### Request
Starting at the beginning of the records and going through the line with "4. the cluster", write those lines out again with "Order" swapped for "Rank" and nothing else changed.

*** Supplied data

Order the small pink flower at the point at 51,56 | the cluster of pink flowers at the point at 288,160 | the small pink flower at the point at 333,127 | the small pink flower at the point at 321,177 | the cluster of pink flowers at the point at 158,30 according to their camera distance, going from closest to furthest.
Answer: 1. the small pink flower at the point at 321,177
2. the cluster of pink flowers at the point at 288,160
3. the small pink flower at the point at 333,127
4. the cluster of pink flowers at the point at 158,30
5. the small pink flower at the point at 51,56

******

### Output for this task
Rank the small pink flower at the point at 51,56 | the cluster of pink flowers at the point at 288,160 | the small pink flower at the point at 333,127 | the small pink flower at the point at 321,177 | the cluster of pink flowers at the point at 158,30 according to their camera distance, going from closest to furthest.
Answer: 1. the small pink flower at the point at 321,177
2. the cluster of pink flowers at the point at 288,160
3. the small pink flower at the point at 333,127
4. the cluster of pink flowers at the point at 158,30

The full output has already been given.